→ PROVIDED DATA:
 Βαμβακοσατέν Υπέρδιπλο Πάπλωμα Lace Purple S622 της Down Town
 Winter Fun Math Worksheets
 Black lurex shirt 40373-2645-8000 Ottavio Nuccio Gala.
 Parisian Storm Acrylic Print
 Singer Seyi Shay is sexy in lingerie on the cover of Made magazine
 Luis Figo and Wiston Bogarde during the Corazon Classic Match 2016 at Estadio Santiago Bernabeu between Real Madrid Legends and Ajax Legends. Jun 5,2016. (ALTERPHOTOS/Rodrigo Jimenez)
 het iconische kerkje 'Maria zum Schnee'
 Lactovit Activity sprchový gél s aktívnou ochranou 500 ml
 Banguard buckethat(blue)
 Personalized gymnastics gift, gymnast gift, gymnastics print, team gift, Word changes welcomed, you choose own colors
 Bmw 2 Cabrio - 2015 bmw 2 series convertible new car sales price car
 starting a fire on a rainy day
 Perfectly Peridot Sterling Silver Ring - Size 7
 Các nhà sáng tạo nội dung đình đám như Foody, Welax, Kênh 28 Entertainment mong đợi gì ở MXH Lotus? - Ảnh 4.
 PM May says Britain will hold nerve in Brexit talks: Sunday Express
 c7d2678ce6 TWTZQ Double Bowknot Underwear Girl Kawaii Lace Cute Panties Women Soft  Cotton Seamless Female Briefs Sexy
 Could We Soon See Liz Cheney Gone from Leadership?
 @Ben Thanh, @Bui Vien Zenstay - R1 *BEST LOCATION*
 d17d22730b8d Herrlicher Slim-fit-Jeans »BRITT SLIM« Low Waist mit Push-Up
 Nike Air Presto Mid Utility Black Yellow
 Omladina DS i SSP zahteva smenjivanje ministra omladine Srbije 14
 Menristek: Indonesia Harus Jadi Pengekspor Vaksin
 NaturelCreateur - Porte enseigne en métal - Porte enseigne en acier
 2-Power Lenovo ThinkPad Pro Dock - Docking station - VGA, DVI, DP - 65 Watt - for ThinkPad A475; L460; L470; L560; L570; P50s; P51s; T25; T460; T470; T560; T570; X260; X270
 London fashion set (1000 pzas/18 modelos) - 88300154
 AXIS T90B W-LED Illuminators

→ REQUIRED ACTION:
The word is "Black". Copy every line above where it appears.

→ RESPONSE AREA:
 Black lurex shirt 40373-2645-8000 Ottavio Nuccio Gala.
 Nike Air Presto Mid Utility Black Yellow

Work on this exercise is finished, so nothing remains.